Stored data
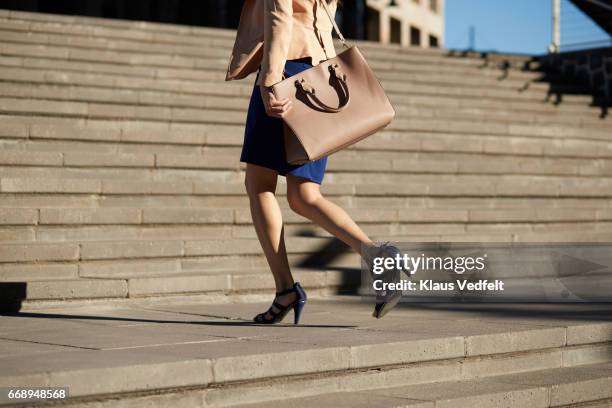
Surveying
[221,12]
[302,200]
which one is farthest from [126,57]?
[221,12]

--

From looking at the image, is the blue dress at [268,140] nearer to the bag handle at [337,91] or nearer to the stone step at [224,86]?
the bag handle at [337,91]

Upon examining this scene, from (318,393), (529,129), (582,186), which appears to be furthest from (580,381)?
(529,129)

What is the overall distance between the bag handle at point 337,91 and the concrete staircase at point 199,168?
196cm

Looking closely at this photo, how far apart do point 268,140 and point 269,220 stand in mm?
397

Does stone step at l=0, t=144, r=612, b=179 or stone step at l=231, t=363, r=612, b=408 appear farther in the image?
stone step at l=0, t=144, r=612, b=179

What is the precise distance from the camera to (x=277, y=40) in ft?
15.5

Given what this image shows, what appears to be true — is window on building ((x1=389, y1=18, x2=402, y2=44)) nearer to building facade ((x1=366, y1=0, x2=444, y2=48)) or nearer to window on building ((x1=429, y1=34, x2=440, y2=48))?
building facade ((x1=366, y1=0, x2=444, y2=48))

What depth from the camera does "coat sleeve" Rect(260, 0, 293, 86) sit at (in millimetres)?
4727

▶ **SHORT TASK**
Count how many lines in the stored data above contain the word "point". Reply with the number only.

▶ **RESPONSE**
2